Y. G. : Il s’agit d’instaurer des bonnes pratiques : verrouiller son écran d’ordinateur lorsqu’on ne se trouve pas devant, faire régulièrement des copies de sauvegarde et utiliser un gestionnaire de mots de passe. Ce dernier outil est capable de générer des mots de passe forts pour chacun des services utilisés en ligne. Certains sont en accès libre, comme KeePass. Il ne faut pas non plus trop attendre de faire une mise à jour système quand elle est proposée, car elles corrigent les failles. Enfin, je conseille aux dirigeants de bien identifier ces risques majeurs de sécurité, avant de communiquer auprès des employés. Et plutôt que de livrer des conseils en bloc, mieux vaut les distiller de manière concise et régulière.

Quel est l’impact de l’épidémie de Covid-19 sur l’activité d’Adimian en matière de cybersécurité ?
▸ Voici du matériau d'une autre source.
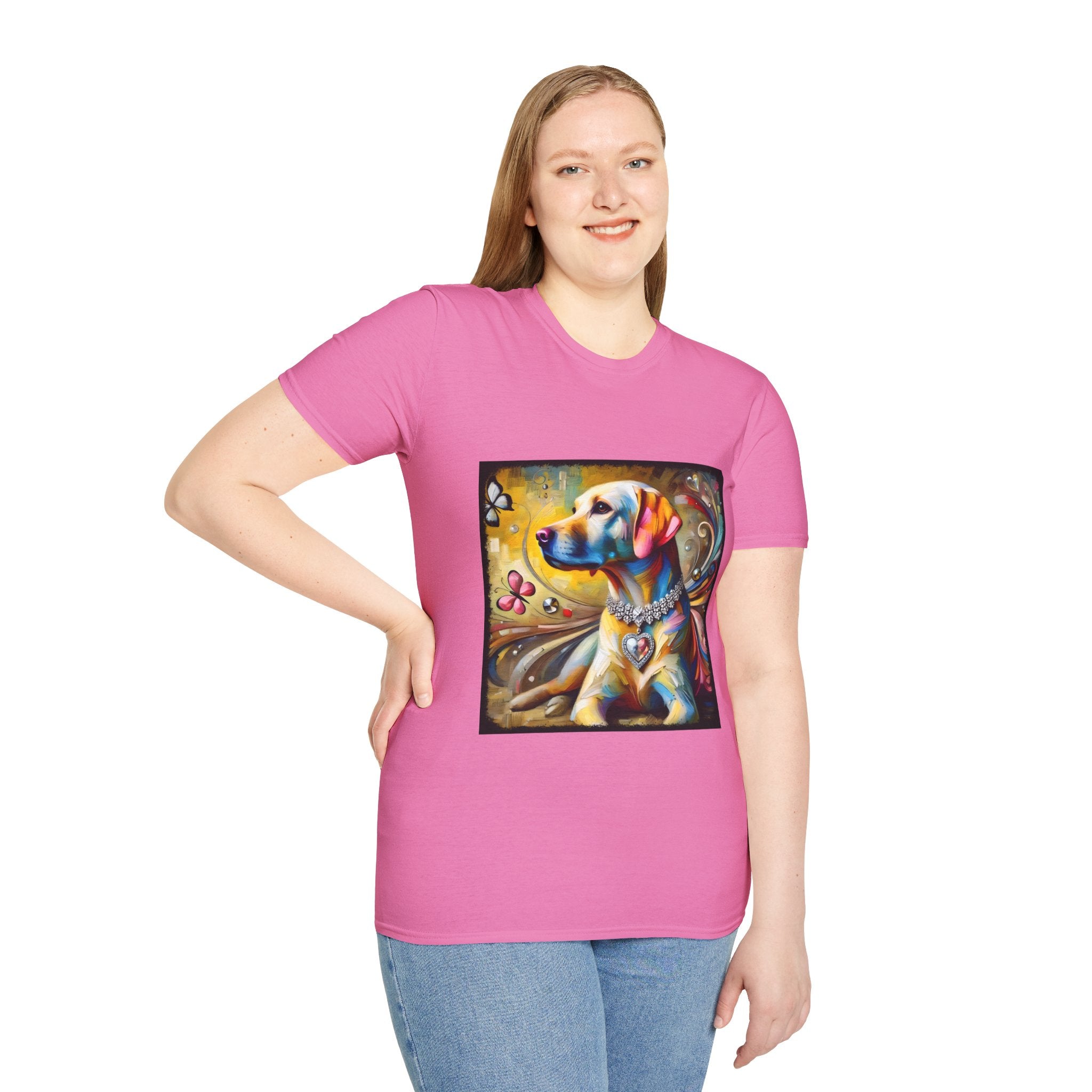 Labrador Retriever Diamond Heart Classic | Unisex Dog T-Shirt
Y. G.: Employant 10 salariés, Adimian est un éditeur et une société de consulting informatique créée en 2010 à Nancy, présent sur les marchés français et belge. Nous avons lancé il y a deux ans une filiale baptisée Rewire Security, afin de proposer des solutions de sécurité informatique à nos clients qui sont des PME comme des grands groupes. Le cyber-risque est en effet devenu un danger contemporain majeur. Dans le contexte d’épidémie de Covid-19, nous n’observons pas une augmentation du nombre d’attaques, car de nombreuses activités économiques sont à l’arrêt. En revanche, les pirates se concentrent sur les entreprises qui recourent davantage aux outils informatiques, dans le cadre du télétravail notamment.